Large and small-scale sculptures in wood, charred wood, bronze and iron in addition to pigment works on paper, explore the breadth of Nash’s established practice with a focus on his three primary materials: wood, metal and pigment.
Nash has developed his sculpted work consistently over the last five decades, placing trees at the centre of his exploration. His intimate knowledge of their characteristics, both in life and in the process of change that continues after their being cut down, has informed his artistic development. Nash carefully chooses the way he treats the wood, allowing its natural qualities to inform the final shape of the work. Meanwhile, the effect of charring some of his wooden sculptures varies according to species: ‘charred beech, charred oak and charred tulip are not the same black; charred mahogany adds an evident colour to black’, says David Nash.

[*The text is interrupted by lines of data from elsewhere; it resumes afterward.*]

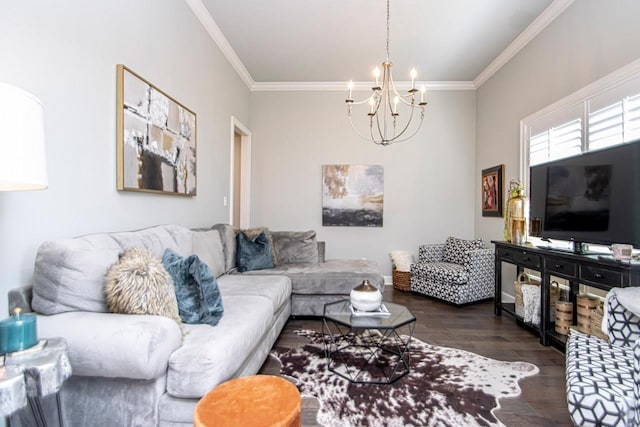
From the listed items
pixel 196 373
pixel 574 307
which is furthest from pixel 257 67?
pixel 574 307

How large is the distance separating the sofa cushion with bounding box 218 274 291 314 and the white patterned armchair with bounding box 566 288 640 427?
5.91 ft

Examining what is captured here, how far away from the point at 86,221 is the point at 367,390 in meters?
1.94

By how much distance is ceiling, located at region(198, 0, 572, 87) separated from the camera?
3123 millimetres

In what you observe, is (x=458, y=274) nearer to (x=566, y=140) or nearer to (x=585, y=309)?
(x=585, y=309)

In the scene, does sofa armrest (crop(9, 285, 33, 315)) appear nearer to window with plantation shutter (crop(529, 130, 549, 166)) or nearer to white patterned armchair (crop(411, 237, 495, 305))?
white patterned armchair (crop(411, 237, 495, 305))

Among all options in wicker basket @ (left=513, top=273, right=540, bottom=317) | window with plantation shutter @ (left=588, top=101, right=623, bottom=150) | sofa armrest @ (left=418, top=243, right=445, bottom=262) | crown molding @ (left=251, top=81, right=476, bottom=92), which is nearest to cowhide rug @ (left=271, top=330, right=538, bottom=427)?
wicker basket @ (left=513, top=273, right=540, bottom=317)

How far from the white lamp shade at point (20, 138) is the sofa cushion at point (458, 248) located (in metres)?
4.19

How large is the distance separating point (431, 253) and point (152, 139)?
3.80m

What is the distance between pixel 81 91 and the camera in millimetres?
1812

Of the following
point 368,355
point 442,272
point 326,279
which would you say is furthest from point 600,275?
point 326,279

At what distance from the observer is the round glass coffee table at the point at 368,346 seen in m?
2.12

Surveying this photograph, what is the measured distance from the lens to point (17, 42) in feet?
4.73

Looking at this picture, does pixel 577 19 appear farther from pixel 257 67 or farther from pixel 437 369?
pixel 257 67

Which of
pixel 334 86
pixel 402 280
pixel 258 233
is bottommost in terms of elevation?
pixel 402 280
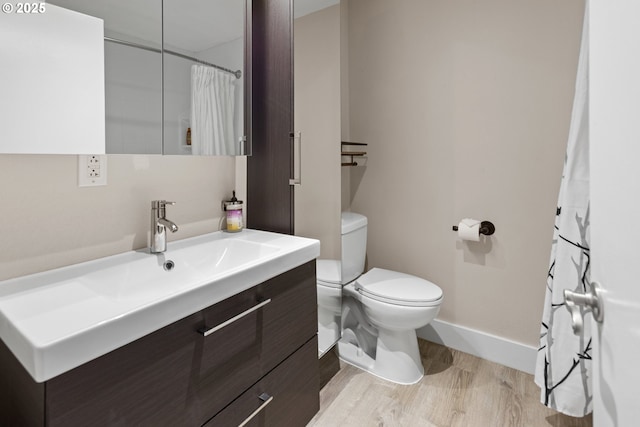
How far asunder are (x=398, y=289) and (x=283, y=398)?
884 mm

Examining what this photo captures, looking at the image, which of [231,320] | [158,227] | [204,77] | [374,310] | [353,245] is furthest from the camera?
[353,245]

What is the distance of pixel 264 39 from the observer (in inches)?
68.0

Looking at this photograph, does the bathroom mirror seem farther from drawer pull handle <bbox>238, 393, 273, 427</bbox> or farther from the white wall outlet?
drawer pull handle <bbox>238, 393, 273, 427</bbox>

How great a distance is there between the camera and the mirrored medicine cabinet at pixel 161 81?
110 centimetres

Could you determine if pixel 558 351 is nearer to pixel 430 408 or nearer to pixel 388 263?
pixel 430 408

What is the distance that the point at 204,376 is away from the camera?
99cm

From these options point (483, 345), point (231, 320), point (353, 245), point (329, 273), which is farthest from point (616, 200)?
point (483, 345)

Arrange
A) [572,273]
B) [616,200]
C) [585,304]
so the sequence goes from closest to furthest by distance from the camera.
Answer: [616,200]
[585,304]
[572,273]

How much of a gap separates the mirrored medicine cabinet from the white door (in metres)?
1.33

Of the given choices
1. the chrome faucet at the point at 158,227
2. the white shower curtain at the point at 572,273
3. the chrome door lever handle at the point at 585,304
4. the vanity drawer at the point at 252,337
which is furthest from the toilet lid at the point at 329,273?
the chrome door lever handle at the point at 585,304

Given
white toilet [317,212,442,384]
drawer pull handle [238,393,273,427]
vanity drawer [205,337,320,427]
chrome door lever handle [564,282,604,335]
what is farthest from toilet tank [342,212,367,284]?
chrome door lever handle [564,282,604,335]

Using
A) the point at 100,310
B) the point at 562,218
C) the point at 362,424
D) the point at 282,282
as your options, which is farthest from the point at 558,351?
the point at 100,310

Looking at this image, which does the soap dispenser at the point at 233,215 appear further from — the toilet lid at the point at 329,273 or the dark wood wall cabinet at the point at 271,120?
the toilet lid at the point at 329,273

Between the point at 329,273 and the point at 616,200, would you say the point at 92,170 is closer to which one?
the point at 329,273
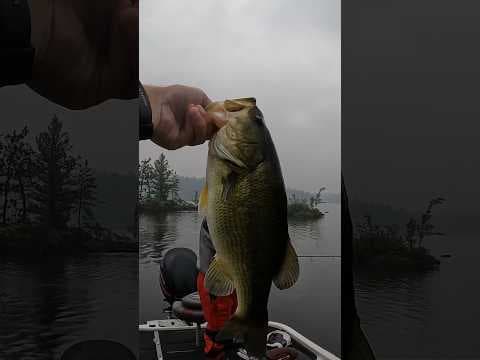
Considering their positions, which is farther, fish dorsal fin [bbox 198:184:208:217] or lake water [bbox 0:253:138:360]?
fish dorsal fin [bbox 198:184:208:217]

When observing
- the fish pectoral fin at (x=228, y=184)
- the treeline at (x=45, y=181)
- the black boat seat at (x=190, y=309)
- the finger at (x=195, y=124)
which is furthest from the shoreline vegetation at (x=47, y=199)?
the black boat seat at (x=190, y=309)

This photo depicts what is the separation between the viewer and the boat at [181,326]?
279 centimetres

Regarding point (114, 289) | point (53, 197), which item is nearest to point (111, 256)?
point (114, 289)

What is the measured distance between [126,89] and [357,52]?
605 millimetres

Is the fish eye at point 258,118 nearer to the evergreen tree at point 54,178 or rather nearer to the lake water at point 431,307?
the lake water at point 431,307

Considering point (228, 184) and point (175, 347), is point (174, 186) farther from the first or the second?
point (228, 184)

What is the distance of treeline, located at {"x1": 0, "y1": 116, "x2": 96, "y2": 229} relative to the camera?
3.51 feet

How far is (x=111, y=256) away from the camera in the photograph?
111 cm

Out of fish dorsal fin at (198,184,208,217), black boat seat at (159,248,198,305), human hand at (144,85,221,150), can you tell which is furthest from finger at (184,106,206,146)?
black boat seat at (159,248,198,305)

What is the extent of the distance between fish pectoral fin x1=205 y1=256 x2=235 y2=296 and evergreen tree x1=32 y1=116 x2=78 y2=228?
827 millimetres

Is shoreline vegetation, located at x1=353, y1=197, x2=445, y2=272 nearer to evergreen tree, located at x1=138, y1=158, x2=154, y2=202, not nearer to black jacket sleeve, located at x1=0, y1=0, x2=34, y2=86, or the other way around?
black jacket sleeve, located at x1=0, y1=0, x2=34, y2=86

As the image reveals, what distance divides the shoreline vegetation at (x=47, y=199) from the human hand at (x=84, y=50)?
10cm

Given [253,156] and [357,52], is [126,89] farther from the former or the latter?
[253,156]

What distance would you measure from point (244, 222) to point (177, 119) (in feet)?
1.80
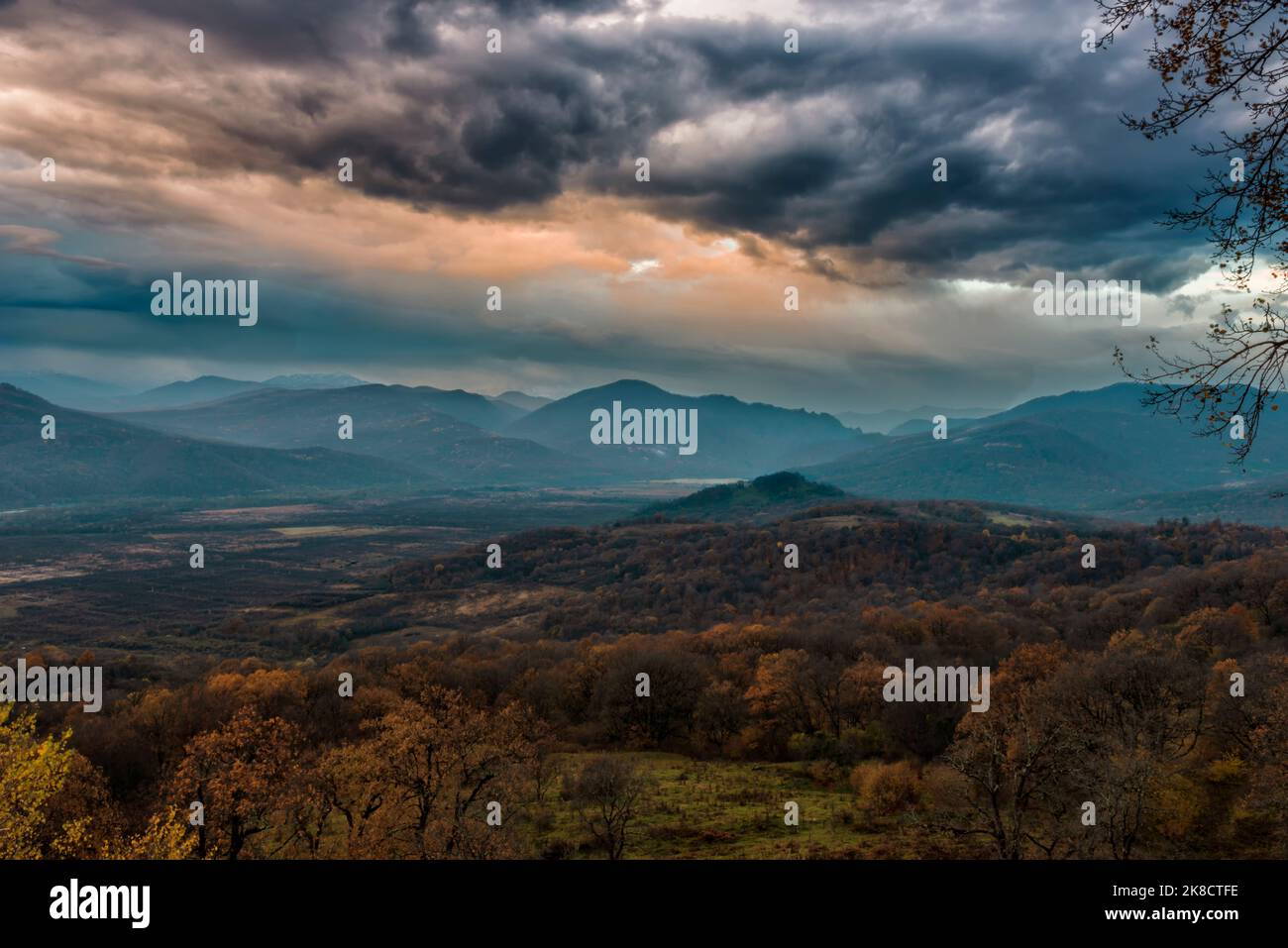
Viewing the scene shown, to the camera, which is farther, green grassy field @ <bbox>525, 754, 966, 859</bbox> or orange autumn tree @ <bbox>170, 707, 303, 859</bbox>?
green grassy field @ <bbox>525, 754, 966, 859</bbox>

If Nash’s wooden sculptures are rooted in the life cycle of a tree, his interest in metal stems from its origins and its subsequent transformation through being heated and melted. Iron, for example, is formed by one of nature’s most elemental processes and is extracted through high temperatures. Nash’s metal works explore fundamental shapes such as the cross, or expertly mimic the surface of his charred wooden sculptures, which are then cast in bronze.

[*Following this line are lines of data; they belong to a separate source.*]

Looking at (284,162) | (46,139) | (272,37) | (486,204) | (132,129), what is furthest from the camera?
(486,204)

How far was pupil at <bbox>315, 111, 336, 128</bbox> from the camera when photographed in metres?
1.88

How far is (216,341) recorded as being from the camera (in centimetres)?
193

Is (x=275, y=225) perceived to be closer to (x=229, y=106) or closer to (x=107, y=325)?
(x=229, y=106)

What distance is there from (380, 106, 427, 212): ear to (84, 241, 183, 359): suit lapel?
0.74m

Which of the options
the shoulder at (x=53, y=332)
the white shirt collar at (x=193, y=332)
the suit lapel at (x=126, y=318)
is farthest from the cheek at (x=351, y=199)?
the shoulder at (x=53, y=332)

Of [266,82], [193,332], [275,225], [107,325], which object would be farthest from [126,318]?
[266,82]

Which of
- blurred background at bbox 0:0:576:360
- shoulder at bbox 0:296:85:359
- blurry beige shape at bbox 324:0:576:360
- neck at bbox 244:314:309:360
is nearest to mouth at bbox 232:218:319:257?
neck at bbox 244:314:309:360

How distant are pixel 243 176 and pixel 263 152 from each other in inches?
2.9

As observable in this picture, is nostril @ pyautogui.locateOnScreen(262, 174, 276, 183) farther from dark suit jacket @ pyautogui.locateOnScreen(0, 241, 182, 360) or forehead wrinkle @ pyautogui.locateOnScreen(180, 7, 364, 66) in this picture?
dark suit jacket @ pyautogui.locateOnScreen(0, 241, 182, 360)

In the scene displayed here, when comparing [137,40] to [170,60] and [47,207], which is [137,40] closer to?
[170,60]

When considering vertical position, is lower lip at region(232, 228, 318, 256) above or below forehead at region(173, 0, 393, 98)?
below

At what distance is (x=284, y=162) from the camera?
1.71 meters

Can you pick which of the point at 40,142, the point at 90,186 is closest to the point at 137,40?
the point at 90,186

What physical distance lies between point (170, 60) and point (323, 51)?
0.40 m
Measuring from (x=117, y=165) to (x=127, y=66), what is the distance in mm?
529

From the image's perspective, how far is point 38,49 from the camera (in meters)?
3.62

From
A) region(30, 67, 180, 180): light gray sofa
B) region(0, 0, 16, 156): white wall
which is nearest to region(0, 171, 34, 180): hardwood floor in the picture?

Drawing has always been an important element of Nash’s practice. Interested in the nature of pigment itself, he often allows it to dictate the form of the image (‘colour-form’). The raw pigment is applied directly to paper through an energetic process and halos of colour around the main shape are deliberately left on the paper. Elsewhere, Nash observes forms and colours in nature, such as the change in the colour of oak leaves in spring from orange through yellow to bright green.
Trees are made of earth, air and water; three primary elements which David Nash often complements with fire, by charring the surface of his wooden sculptures. As Nash states, earth represents material, air represents space, water represents movement and fire represents light. Nash allows the four primary elements to inform his entire practice, whether it be in the form of wood, metal or pigment on paper.